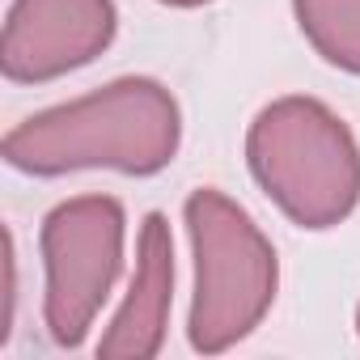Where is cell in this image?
<instances>
[{
	"mask_svg": "<svg viewBox=\"0 0 360 360\" xmlns=\"http://www.w3.org/2000/svg\"><path fill=\"white\" fill-rule=\"evenodd\" d=\"M183 144L178 98L153 77H119L72 102L22 119L0 153L22 174L60 178L72 169H119L131 178L161 174Z\"/></svg>",
	"mask_w": 360,
	"mask_h": 360,
	"instance_id": "obj_1",
	"label": "cell"
},
{
	"mask_svg": "<svg viewBox=\"0 0 360 360\" xmlns=\"http://www.w3.org/2000/svg\"><path fill=\"white\" fill-rule=\"evenodd\" d=\"M259 191L301 229L322 233L360 208V144L343 115L309 94L267 102L246 127Z\"/></svg>",
	"mask_w": 360,
	"mask_h": 360,
	"instance_id": "obj_2",
	"label": "cell"
},
{
	"mask_svg": "<svg viewBox=\"0 0 360 360\" xmlns=\"http://www.w3.org/2000/svg\"><path fill=\"white\" fill-rule=\"evenodd\" d=\"M195 292L187 339L200 356H221L263 326L280 292V259L255 217L217 187H195L183 204Z\"/></svg>",
	"mask_w": 360,
	"mask_h": 360,
	"instance_id": "obj_3",
	"label": "cell"
},
{
	"mask_svg": "<svg viewBox=\"0 0 360 360\" xmlns=\"http://www.w3.org/2000/svg\"><path fill=\"white\" fill-rule=\"evenodd\" d=\"M127 212L115 195H72L43 217V322L56 347H81L123 276Z\"/></svg>",
	"mask_w": 360,
	"mask_h": 360,
	"instance_id": "obj_4",
	"label": "cell"
},
{
	"mask_svg": "<svg viewBox=\"0 0 360 360\" xmlns=\"http://www.w3.org/2000/svg\"><path fill=\"white\" fill-rule=\"evenodd\" d=\"M119 30L115 0H13L0 43V72L13 85H43L94 64Z\"/></svg>",
	"mask_w": 360,
	"mask_h": 360,
	"instance_id": "obj_5",
	"label": "cell"
},
{
	"mask_svg": "<svg viewBox=\"0 0 360 360\" xmlns=\"http://www.w3.org/2000/svg\"><path fill=\"white\" fill-rule=\"evenodd\" d=\"M174 301V238L161 212H148L136 238V276L131 288L98 339V360H153L165 347Z\"/></svg>",
	"mask_w": 360,
	"mask_h": 360,
	"instance_id": "obj_6",
	"label": "cell"
},
{
	"mask_svg": "<svg viewBox=\"0 0 360 360\" xmlns=\"http://www.w3.org/2000/svg\"><path fill=\"white\" fill-rule=\"evenodd\" d=\"M292 13L330 68L360 77V0H292Z\"/></svg>",
	"mask_w": 360,
	"mask_h": 360,
	"instance_id": "obj_7",
	"label": "cell"
},
{
	"mask_svg": "<svg viewBox=\"0 0 360 360\" xmlns=\"http://www.w3.org/2000/svg\"><path fill=\"white\" fill-rule=\"evenodd\" d=\"M169 9H200V5H212V0H161Z\"/></svg>",
	"mask_w": 360,
	"mask_h": 360,
	"instance_id": "obj_8",
	"label": "cell"
},
{
	"mask_svg": "<svg viewBox=\"0 0 360 360\" xmlns=\"http://www.w3.org/2000/svg\"><path fill=\"white\" fill-rule=\"evenodd\" d=\"M356 335H360V305H356Z\"/></svg>",
	"mask_w": 360,
	"mask_h": 360,
	"instance_id": "obj_9",
	"label": "cell"
}]
</instances>
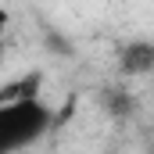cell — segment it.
I'll use <instances>...</instances> for the list:
<instances>
[{"mask_svg":"<svg viewBox=\"0 0 154 154\" xmlns=\"http://www.w3.org/2000/svg\"><path fill=\"white\" fill-rule=\"evenodd\" d=\"M50 108L39 100V97H18V100H7L0 108V151L14 154L29 143H36L39 136L50 129Z\"/></svg>","mask_w":154,"mask_h":154,"instance_id":"6da1fadb","label":"cell"},{"mask_svg":"<svg viewBox=\"0 0 154 154\" xmlns=\"http://www.w3.org/2000/svg\"><path fill=\"white\" fill-rule=\"evenodd\" d=\"M118 68L125 75H151L154 72V43L151 39H129L118 50Z\"/></svg>","mask_w":154,"mask_h":154,"instance_id":"7a4b0ae2","label":"cell"},{"mask_svg":"<svg viewBox=\"0 0 154 154\" xmlns=\"http://www.w3.org/2000/svg\"><path fill=\"white\" fill-rule=\"evenodd\" d=\"M104 108L111 111L115 118H125L129 115V108H133V100H129V93H122V90H104Z\"/></svg>","mask_w":154,"mask_h":154,"instance_id":"3957f363","label":"cell"}]
</instances>
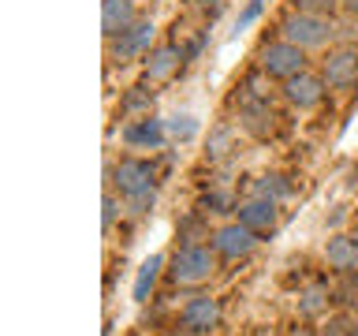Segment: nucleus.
<instances>
[{"label": "nucleus", "instance_id": "f257e3e1", "mask_svg": "<svg viewBox=\"0 0 358 336\" xmlns=\"http://www.w3.org/2000/svg\"><path fill=\"white\" fill-rule=\"evenodd\" d=\"M217 269V251L213 246H201V243H190V246H179L172 254V280L176 284H201V280L213 276Z\"/></svg>", "mask_w": 358, "mask_h": 336}, {"label": "nucleus", "instance_id": "f03ea898", "mask_svg": "<svg viewBox=\"0 0 358 336\" xmlns=\"http://www.w3.org/2000/svg\"><path fill=\"white\" fill-rule=\"evenodd\" d=\"M108 183L131 202V198H138V195H153L157 172H153L150 161H142V157H123L120 164L108 168Z\"/></svg>", "mask_w": 358, "mask_h": 336}, {"label": "nucleus", "instance_id": "7ed1b4c3", "mask_svg": "<svg viewBox=\"0 0 358 336\" xmlns=\"http://www.w3.org/2000/svg\"><path fill=\"white\" fill-rule=\"evenodd\" d=\"M280 30H284V41L299 45V49H321L332 38V22L324 15H310V11H291L280 22Z\"/></svg>", "mask_w": 358, "mask_h": 336}, {"label": "nucleus", "instance_id": "20e7f679", "mask_svg": "<svg viewBox=\"0 0 358 336\" xmlns=\"http://www.w3.org/2000/svg\"><path fill=\"white\" fill-rule=\"evenodd\" d=\"M262 71L273 75V78H295L306 71V49H299V45L291 41H273L262 49Z\"/></svg>", "mask_w": 358, "mask_h": 336}, {"label": "nucleus", "instance_id": "39448f33", "mask_svg": "<svg viewBox=\"0 0 358 336\" xmlns=\"http://www.w3.org/2000/svg\"><path fill=\"white\" fill-rule=\"evenodd\" d=\"M209 246L220 258H231L235 262V258H246L257 246V232H250L243 220H231V224H220V228L209 235Z\"/></svg>", "mask_w": 358, "mask_h": 336}, {"label": "nucleus", "instance_id": "423d86ee", "mask_svg": "<svg viewBox=\"0 0 358 336\" xmlns=\"http://www.w3.org/2000/svg\"><path fill=\"white\" fill-rule=\"evenodd\" d=\"M179 325H183L190 336H209L220 325V302L213 299V295L187 299L183 310H179Z\"/></svg>", "mask_w": 358, "mask_h": 336}, {"label": "nucleus", "instance_id": "0eeeda50", "mask_svg": "<svg viewBox=\"0 0 358 336\" xmlns=\"http://www.w3.org/2000/svg\"><path fill=\"white\" fill-rule=\"evenodd\" d=\"M153 19H138L134 27H127L120 34V38H112V60L116 64H131V60H138V56L150 52V45H153Z\"/></svg>", "mask_w": 358, "mask_h": 336}, {"label": "nucleus", "instance_id": "6e6552de", "mask_svg": "<svg viewBox=\"0 0 358 336\" xmlns=\"http://www.w3.org/2000/svg\"><path fill=\"white\" fill-rule=\"evenodd\" d=\"M164 139H168V123L153 116L131 120L123 127V146H131V150H161Z\"/></svg>", "mask_w": 358, "mask_h": 336}, {"label": "nucleus", "instance_id": "1a4fd4ad", "mask_svg": "<svg viewBox=\"0 0 358 336\" xmlns=\"http://www.w3.org/2000/svg\"><path fill=\"white\" fill-rule=\"evenodd\" d=\"M324 83L332 90L358 86V52L355 49H336V52L324 56Z\"/></svg>", "mask_w": 358, "mask_h": 336}, {"label": "nucleus", "instance_id": "9d476101", "mask_svg": "<svg viewBox=\"0 0 358 336\" xmlns=\"http://www.w3.org/2000/svg\"><path fill=\"white\" fill-rule=\"evenodd\" d=\"M239 220L246 224L250 232H257V235H268L276 228V220H280V209H276V202L273 198H246L243 206H239Z\"/></svg>", "mask_w": 358, "mask_h": 336}, {"label": "nucleus", "instance_id": "9b49d317", "mask_svg": "<svg viewBox=\"0 0 358 336\" xmlns=\"http://www.w3.org/2000/svg\"><path fill=\"white\" fill-rule=\"evenodd\" d=\"M284 97H287L295 108L321 105V97H324V78L302 71V75H295V78H287V83H284Z\"/></svg>", "mask_w": 358, "mask_h": 336}, {"label": "nucleus", "instance_id": "f8f14e48", "mask_svg": "<svg viewBox=\"0 0 358 336\" xmlns=\"http://www.w3.org/2000/svg\"><path fill=\"white\" fill-rule=\"evenodd\" d=\"M134 4L131 0H101V34L112 41V38H120L127 27H134Z\"/></svg>", "mask_w": 358, "mask_h": 336}, {"label": "nucleus", "instance_id": "ddd939ff", "mask_svg": "<svg viewBox=\"0 0 358 336\" xmlns=\"http://www.w3.org/2000/svg\"><path fill=\"white\" fill-rule=\"evenodd\" d=\"M239 120H243V127L254 134V139H268V134L276 131V112L268 108V101H246V105L239 108Z\"/></svg>", "mask_w": 358, "mask_h": 336}, {"label": "nucleus", "instance_id": "4468645a", "mask_svg": "<svg viewBox=\"0 0 358 336\" xmlns=\"http://www.w3.org/2000/svg\"><path fill=\"white\" fill-rule=\"evenodd\" d=\"M324 262H329V269H336V273H355L358 269V243L351 235H332V239L324 243Z\"/></svg>", "mask_w": 358, "mask_h": 336}, {"label": "nucleus", "instance_id": "2eb2a0df", "mask_svg": "<svg viewBox=\"0 0 358 336\" xmlns=\"http://www.w3.org/2000/svg\"><path fill=\"white\" fill-rule=\"evenodd\" d=\"M179 64H183V49H179V45H161V49H153L150 60H145V78H150V83H161V78H168Z\"/></svg>", "mask_w": 358, "mask_h": 336}, {"label": "nucleus", "instance_id": "dca6fc26", "mask_svg": "<svg viewBox=\"0 0 358 336\" xmlns=\"http://www.w3.org/2000/svg\"><path fill=\"white\" fill-rule=\"evenodd\" d=\"M161 269H164V258H161V254H150V258L138 265V273H134V288H131V299H134V302H145V299H150V291H153V284H157V276H161Z\"/></svg>", "mask_w": 358, "mask_h": 336}, {"label": "nucleus", "instance_id": "f3484780", "mask_svg": "<svg viewBox=\"0 0 358 336\" xmlns=\"http://www.w3.org/2000/svg\"><path fill=\"white\" fill-rule=\"evenodd\" d=\"M150 108H153V90L145 86H131L120 97V116H150Z\"/></svg>", "mask_w": 358, "mask_h": 336}, {"label": "nucleus", "instance_id": "a211bd4d", "mask_svg": "<svg viewBox=\"0 0 358 336\" xmlns=\"http://www.w3.org/2000/svg\"><path fill=\"white\" fill-rule=\"evenodd\" d=\"M324 307H329V288L324 284H313L299 295V314L302 318H317V314H324Z\"/></svg>", "mask_w": 358, "mask_h": 336}, {"label": "nucleus", "instance_id": "6ab92c4d", "mask_svg": "<svg viewBox=\"0 0 358 336\" xmlns=\"http://www.w3.org/2000/svg\"><path fill=\"white\" fill-rule=\"evenodd\" d=\"M254 195L257 198H273V202H280V198H287L291 195V183H287V179L284 176H262V179H257V187H254Z\"/></svg>", "mask_w": 358, "mask_h": 336}, {"label": "nucleus", "instance_id": "aec40b11", "mask_svg": "<svg viewBox=\"0 0 358 336\" xmlns=\"http://www.w3.org/2000/svg\"><path fill=\"white\" fill-rule=\"evenodd\" d=\"M168 134H172L176 142H190L198 134V120L190 116V112H179V116H168Z\"/></svg>", "mask_w": 358, "mask_h": 336}, {"label": "nucleus", "instance_id": "412c9836", "mask_svg": "<svg viewBox=\"0 0 358 336\" xmlns=\"http://www.w3.org/2000/svg\"><path fill=\"white\" fill-rule=\"evenodd\" d=\"M321 336H358V318L355 314H336V318L324 321Z\"/></svg>", "mask_w": 358, "mask_h": 336}, {"label": "nucleus", "instance_id": "4be33fe9", "mask_svg": "<svg viewBox=\"0 0 358 336\" xmlns=\"http://www.w3.org/2000/svg\"><path fill=\"white\" fill-rule=\"evenodd\" d=\"M179 239H183V246H190L194 239H209L206 235V220H201V213H194V217L179 220Z\"/></svg>", "mask_w": 358, "mask_h": 336}, {"label": "nucleus", "instance_id": "5701e85b", "mask_svg": "<svg viewBox=\"0 0 358 336\" xmlns=\"http://www.w3.org/2000/svg\"><path fill=\"white\" fill-rule=\"evenodd\" d=\"M336 302H343L347 310H358V273H343V284L336 288Z\"/></svg>", "mask_w": 358, "mask_h": 336}, {"label": "nucleus", "instance_id": "b1692460", "mask_svg": "<svg viewBox=\"0 0 358 336\" xmlns=\"http://www.w3.org/2000/svg\"><path fill=\"white\" fill-rule=\"evenodd\" d=\"M228 146H231V127H228V123H220V127L209 131V150H206V153L213 157V161L228 153Z\"/></svg>", "mask_w": 358, "mask_h": 336}, {"label": "nucleus", "instance_id": "393cba45", "mask_svg": "<svg viewBox=\"0 0 358 336\" xmlns=\"http://www.w3.org/2000/svg\"><path fill=\"white\" fill-rule=\"evenodd\" d=\"M120 217V198L112 195V190H105V198H101V232H112V224H116Z\"/></svg>", "mask_w": 358, "mask_h": 336}, {"label": "nucleus", "instance_id": "a878e982", "mask_svg": "<svg viewBox=\"0 0 358 336\" xmlns=\"http://www.w3.org/2000/svg\"><path fill=\"white\" fill-rule=\"evenodd\" d=\"M291 4H295V11H310V15H324V19H329L343 0H291Z\"/></svg>", "mask_w": 358, "mask_h": 336}, {"label": "nucleus", "instance_id": "bb28decb", "mask_svg": "<svg viewBox=\"0 0 358 336\" xmlns=\"http://www.w3.org/2000/svg\"><path fill=\"white\" fill-rule=\"evenodd\" d=\"M262 8H265V0H250V4H246L243 11H239V19H235V34H243L246 27H250V22L262 15Z\"/></svg>", "mask_w": 358, "mask_h": 336}, {"label": "nucleus", "instance_id": "cd10ccee", "mask_svg": "<svg viewBox=\"0 0 358 336\" xmlns=\"http://www.w3.org/2000/svg\"><path fill=\"white\" fill-rule=\"evenodd\" d=\"M201 49H206V34H198V38H194V41H190L187 49H183V64L198 60V52H201Z\"/></svg>", "mask_w": 358, "mask_h": 336}, {"label": "nucleus", "instance_id": "c85d7f7f", "mask_svg": "<svg viewBox=\"0 0 358 336\" xmlns=\"http://www.w3.org/2000/svg\"><path fill=\"white\" fill-rule=\"evenodd\" d=\"M209 213H224L228 209V195H206V202H201Z\"/></svg>", "mask_w": 358, "mask_h": 336}, {"label": "nucleus", "instance_id": "c756f323", "mask_svg": "<svg viewBox=\"0 0 358 336\" xmlns=\"http://www.w3.org/2000/svg\"><path fill=\"white\" fill-rule=\"evenodd\" d=\"M343 8L351 11V15H358V0H343Z\"/></svg>", "mask_w": 358, "mask_h": 336}, {"label": "nucleus", "instance_id": "7c9ffc66", "mask_svg": "<svg viewBox=\"0 0 358 336\" xmlns=\"http://www.w3.org/2000/svg\"><path fill=\"white\" fill-rule=\"evenodd\" d=\"M287 336H317V332H310V329H291Z\"/></svg>", "mask_w": 358, "mask_h": 336}, {"label": "nucleus", "instance_id": "2f4dec72", "mask_svg": "<svg viewBox=\"0 0 358 336\" xmlns=\"http://www.w3.org/2000/svg\"><path fill=\"white\" fill-rule=\"evenodd\" d=\"M105 336H112V321H105Z\"/></svg>", "mask_w": 358, "mask_h": 336}, {"label": "nucleus", "instance_id": "473e14b6", "mask_svg": "<svg viewBox=\"0 0 358 336\" xmlns=\"http://www.w3.org/2000/svg\"><path fill=\"white\" fill-rule=\"evenodd\" d=\"M168 336H190V332H187V329H183V332H168Z\"/></svg>", "mask_w": 358, "mask_h": 336}, {"label": "nucleus", "instance_id": "72a5a7b5", "mask_svg": "<svg viewBox=\"0 0 358 336\" xmlns=\"http://www.w3.org/2000/svg\"><path fill=\"white\" fill-rule=\"evenodd\" d=\"M351 239H355V243H358V228H355V232H351Z\"/></svg>", "mask_w": 358, "mask_h": 336}, {"label": "nucleus", "instance_id": "f704fd0d", "mask_svg": "<svg viewBox=\"0 0 358 336\" xmlns=\"http://www.w3.org/2000/svg\"><path fill=\"white\" fill-rule=\"evenodd\" d=\"M194 4H209V0H194Z\"/></svg>", "mask_w": 358, "mask_h": 336}]
</instances>
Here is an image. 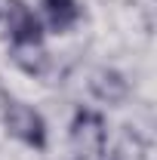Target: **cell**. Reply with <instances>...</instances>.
<instances>
[{"label":"cell","mask_w":157,"mask_h":160,"mask_svg":"<svg viewBox=\"0 0 157 160\" xmlns=\"http://www.w3.org/2000/svg\"><path fill=\"white\" fill-rule=\"evenodd\" d=\"M6 28H9V40L16 49L40 46V40H43V28L25 0H6Z\"/></svg>","instance_id":"2"},{"label":"cell","mask_w":157,"mask_h":160,"mask_svg":"<svg viewBox=\"0 0 157 160\" xmlns=\"http://www.w3.org/2000/svg\"><path fill=\"white\" fill-rule=\"evenodd\" d=\"M3 126L9 129V136L22 139L25 145H31V148H43L46 145V123L25 102H16V99L3 102Z\"/></svg>","instance_id":"1"},{"label":"cell","mask_w":157,"mask_h":160,"mask_svg":"<svg viewBox=\"0 0 157 160\" xmlns=\"http://www.w3.org/2000/svg\"><path fill=\"white\" fill-rule=\"evenodd\" d=\"M93 92L102 102H120L126 96V80L120 77L117 71H99L93 77Z\"/></svg>","instance_id":"5"},{"label":"cell","mask_w":157,"mask_h":160,"mask_svg":"<svg viewBox=\"0 0 157 160\" xmlns=\"http://www.w3.org/2000/svg\"><path fill=\"white\" fill-rule=\"evenodd\" d=\"M71 139L77 142L80 151L102 154L105 151V117L96 111H77V117L71 123Z\"/></svg>","instance_id":"3"},{"label":"cell","mask_w":157,"mask_h":160,"mask_svg":"<svg viewBox=\"0 0 157 160\" xmlns=\"http://www.w3.org/2000/svg\"><path fill=\"white\" fill-rule=\"evenodd\" d=\"M13 59L19 68H25L28 74H40L43 68H46V52L40 49V46H22L13 52Z\"/></svg>","instance_id":"6"},{"label":"cell","mask_w":157,"mask_h":160,"mask_svg":"<svg viewBox=\"0 0 157 160\" xmlns=\"http://www.w3.org/2000/svg\"><path fill=\"white\" fill-rule=\"evenodd\" d=\"M43 9H46V19L56 31H68L80 19L77 0H43Z\"/></svg>","instance_id":"4"}]
</instances>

Exercise objective >> Give back the records from their start through the line containing "301V238L161 212H148L136 238V276L131", both ends included, with "image" replaced by "picture" and everything else unchanged. Leave the pictures out.

Response >>
Where is cell in this picture?
<instances>
[{
	"mask_svg": "<svg viewBox=\"0 0 360 360\" xmlns=\"http://www.w3.org/2000/svg\"><path fill=\"white\" fill-rule=\"evenodd\" d=\"M183 144L178 98L153 77H119L72 102L22 119L0 153L22 174L60 178L72 169H119L131 178L161 174Z\"/></svg>",
	"mask_w": 360,
	"mask_h": 360,
	"instance_id": "obj_1",
	"label": "cell"
},
{
	"mask_svg": "<svg viewBox=\"0 0 360 360\" xmlns=\"http://www.w3.org/2000/svg\"><path fill=\"white\" fill-rule=\"evenodd\" d=\"M259 191L301 229L322 233L360 208V144L343 115L309 94L267 102L246 127Z\"/></svg>",
	"mask_w": 360,
	"mask_h": 360,
	"instance_id": "obj_2",
	"label": "cell"
},
{
	"mask_svg": "<svg viewBox=\"0 0 360 360\" xmlns=\"http://www.w3.org/2000/svg\"><path fill=\"white\" fill-rule=\"evenodd\" d=\"M195 292L187 339L200 356H221L263 326L280 292V259L255 217L217 187H195L183 204Z\"/></svg>",
	"mask_w": 360,
	"mask_h": 360,
	"instance_id": "obj_3",
	"label": "cell"
},
{
	"mask_svg": "<svg viewBox=\"0 0 360 360\" xmlns=\"http://www.w3.org/2000/svg\"><path fill=\"white\" fill-rule=\"evenodd\" d=\"M127 212L115 195H72L43 217V322L56 347H81L123 276Z\"/></svg>",
	"mask_w": 360,
	"mask_h": 360,
	"instance_id": "obj_4",
	"label": "cell"
},
{
	"mask_svg": "<svg viewBox=\"0 0 360 360\" xmlns=\"http://www.w3.org/2000/svg\"><path fill=\"white\" fill-rule=\"evenodd\" d=\"M119 30L115 0H13L0 43V72L13 85H43L94 64Z\"/></svg>",
	"mask_w": 360,
	"mask_h": 360,
	"instance_id": "obj_5",
	"label": "cell"
},
{
	"mask_svg": "<svg viewBox=\"0 0 360 360\" xmlns=\"http://www.w3.org/2000/svg\"><path fill=\"white\" fill-rule=\"evenodd\" d=\"M174 301V238L161 212H148L136 238V276L131 288L98 339V360H153L165 347Z\"/></svg>",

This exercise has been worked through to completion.